Susan Rojcewicz

Personal information
- Born: May 29, 1953 (age 72) Worcester, Massachusetts, U.S.
- Listed height: 5 ft 5 in (1.65 m)
- Women's Basketball Hall of Fame

= Susan Rojcewicz =

American basketball player

Susan Marie Rojcewicz (born May 29, 1953) is an American former basketball player who competed in the 1976 Summer Olympics. She was born in Worcester, Massachusetts. After culminating her college career at Southern Connecticut State University in 1975, Rojcewicz became a physical education instructor and assistant basketball coach at Penn State University. Rojcewicz was inducted into the Women's Basketball Hall of Fame in 2000. On June 26, 2025, she was inducted into the National Polish-American Sports Hall of Fame located in Troy, Michigan; Class of 2025.

She also coached the San Francisco Dons women's basketball team.

==USA Basketball==
In 1975, Rojcewicz was selected to represent the United States' national team in the FIBA World Championship for Women in Colombia and the Pan American Games in Mexico City, Mexico. She teamed up with high school star Nancy Lieberman and fellow college stars Ann Meyers and Pat Head. In the FIBA World Championship, the United States compiled a 4–3 record and finished in eighth place. Rojcewicz averaged 7.7 points per game.
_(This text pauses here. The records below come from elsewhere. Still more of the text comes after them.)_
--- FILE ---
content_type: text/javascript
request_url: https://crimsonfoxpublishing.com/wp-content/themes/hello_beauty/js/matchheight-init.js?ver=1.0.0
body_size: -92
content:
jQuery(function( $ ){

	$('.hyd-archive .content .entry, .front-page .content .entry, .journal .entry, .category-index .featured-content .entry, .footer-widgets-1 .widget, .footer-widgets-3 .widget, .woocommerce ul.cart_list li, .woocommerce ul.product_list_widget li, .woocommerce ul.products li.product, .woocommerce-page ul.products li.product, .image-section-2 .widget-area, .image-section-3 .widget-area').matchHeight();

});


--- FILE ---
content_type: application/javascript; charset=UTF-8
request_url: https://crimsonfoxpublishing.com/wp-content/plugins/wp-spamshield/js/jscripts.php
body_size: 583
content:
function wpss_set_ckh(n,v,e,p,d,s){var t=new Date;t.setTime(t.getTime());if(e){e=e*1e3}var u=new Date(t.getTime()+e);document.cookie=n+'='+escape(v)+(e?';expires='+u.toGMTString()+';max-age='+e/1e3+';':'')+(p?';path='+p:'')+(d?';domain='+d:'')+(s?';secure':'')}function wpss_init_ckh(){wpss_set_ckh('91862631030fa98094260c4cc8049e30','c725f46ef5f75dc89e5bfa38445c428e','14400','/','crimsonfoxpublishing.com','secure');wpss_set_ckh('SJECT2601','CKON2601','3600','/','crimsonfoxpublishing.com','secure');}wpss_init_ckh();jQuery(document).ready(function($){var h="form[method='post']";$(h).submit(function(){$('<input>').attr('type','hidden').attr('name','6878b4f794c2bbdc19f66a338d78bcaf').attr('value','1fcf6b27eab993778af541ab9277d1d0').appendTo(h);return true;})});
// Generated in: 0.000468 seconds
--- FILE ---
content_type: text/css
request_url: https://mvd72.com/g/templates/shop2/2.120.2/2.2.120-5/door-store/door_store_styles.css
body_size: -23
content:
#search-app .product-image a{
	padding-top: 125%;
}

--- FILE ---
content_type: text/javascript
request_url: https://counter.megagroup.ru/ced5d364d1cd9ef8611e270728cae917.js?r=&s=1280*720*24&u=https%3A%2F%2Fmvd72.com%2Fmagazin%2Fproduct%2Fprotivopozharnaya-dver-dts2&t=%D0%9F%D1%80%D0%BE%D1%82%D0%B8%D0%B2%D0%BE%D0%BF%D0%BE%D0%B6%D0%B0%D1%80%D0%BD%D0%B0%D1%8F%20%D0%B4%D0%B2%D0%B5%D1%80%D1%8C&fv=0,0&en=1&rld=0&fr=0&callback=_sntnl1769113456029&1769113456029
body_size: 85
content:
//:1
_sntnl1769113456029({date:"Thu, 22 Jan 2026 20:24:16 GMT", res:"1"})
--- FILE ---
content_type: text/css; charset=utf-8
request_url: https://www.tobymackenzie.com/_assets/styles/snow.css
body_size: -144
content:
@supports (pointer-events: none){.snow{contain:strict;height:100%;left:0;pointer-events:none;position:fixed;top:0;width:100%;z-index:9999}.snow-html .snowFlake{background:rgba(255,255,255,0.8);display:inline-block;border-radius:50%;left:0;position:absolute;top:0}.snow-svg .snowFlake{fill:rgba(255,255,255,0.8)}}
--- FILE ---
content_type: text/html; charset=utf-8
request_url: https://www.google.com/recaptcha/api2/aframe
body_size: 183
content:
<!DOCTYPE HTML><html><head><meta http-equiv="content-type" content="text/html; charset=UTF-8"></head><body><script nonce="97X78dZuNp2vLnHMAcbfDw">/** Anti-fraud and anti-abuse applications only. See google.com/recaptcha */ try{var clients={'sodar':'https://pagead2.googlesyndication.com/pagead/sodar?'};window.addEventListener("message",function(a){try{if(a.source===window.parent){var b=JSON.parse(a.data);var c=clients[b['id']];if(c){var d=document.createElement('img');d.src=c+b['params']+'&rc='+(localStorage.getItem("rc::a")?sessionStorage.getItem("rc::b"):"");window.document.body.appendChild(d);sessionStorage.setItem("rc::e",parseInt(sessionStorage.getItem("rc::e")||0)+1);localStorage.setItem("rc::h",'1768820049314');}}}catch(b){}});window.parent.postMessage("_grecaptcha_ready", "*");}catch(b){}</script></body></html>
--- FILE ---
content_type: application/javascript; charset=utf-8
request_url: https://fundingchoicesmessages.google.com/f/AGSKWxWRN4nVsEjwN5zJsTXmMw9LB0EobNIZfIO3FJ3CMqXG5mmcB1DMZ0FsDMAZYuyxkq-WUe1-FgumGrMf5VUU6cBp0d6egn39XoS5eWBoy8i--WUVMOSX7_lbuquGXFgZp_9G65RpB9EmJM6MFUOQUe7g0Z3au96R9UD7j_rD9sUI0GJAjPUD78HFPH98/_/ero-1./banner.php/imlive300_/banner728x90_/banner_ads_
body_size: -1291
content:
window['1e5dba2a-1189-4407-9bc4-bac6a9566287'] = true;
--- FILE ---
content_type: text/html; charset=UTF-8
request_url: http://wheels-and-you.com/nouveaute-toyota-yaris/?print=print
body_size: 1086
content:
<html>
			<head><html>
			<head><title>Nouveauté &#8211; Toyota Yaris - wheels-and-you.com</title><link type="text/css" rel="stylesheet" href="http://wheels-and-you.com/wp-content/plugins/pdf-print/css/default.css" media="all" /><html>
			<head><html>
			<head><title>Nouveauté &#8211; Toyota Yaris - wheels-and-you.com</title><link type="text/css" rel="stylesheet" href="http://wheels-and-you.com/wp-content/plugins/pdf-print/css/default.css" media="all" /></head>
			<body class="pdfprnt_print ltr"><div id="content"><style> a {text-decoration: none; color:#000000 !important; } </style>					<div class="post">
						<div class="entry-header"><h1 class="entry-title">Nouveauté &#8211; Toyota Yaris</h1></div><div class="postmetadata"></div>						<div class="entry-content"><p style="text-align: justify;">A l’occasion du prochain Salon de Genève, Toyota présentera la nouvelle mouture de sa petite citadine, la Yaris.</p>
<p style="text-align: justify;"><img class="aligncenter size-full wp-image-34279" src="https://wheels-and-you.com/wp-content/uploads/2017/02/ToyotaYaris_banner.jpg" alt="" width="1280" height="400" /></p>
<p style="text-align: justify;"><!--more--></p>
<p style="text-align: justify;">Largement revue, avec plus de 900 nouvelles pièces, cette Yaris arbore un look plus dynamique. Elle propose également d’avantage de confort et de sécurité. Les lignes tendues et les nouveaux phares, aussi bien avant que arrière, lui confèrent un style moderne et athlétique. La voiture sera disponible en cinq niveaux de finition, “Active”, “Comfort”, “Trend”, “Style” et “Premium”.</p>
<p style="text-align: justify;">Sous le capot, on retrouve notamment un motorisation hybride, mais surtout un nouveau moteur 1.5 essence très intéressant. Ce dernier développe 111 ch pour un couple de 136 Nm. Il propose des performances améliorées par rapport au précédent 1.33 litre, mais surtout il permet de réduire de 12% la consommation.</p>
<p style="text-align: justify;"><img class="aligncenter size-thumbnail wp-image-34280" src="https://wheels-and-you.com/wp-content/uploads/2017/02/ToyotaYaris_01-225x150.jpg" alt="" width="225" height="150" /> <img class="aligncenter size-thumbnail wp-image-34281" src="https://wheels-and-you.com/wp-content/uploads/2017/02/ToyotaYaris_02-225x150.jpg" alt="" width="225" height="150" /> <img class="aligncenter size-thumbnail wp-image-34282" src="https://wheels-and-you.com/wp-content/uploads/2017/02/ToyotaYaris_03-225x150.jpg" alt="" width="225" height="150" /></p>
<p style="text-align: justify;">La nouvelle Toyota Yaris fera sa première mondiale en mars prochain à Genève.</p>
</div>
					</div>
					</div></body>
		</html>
In the Pan American Games, the United States team went unbeaten in seven games to win the gold medal, their first win since 1963.

Rojcewicz was named to the USA Basketball National Team to represent the US at the 1976 Olympics, the first year that women's basketball would be played at the Olympics. The USA team ended with a record of 3–2, losing to the eventual gold medal champion USSR in the semifinal game, and winning the final game against Czechoslovakia to take home the silver medal. Rojcewicz averaged 7.2 points per game.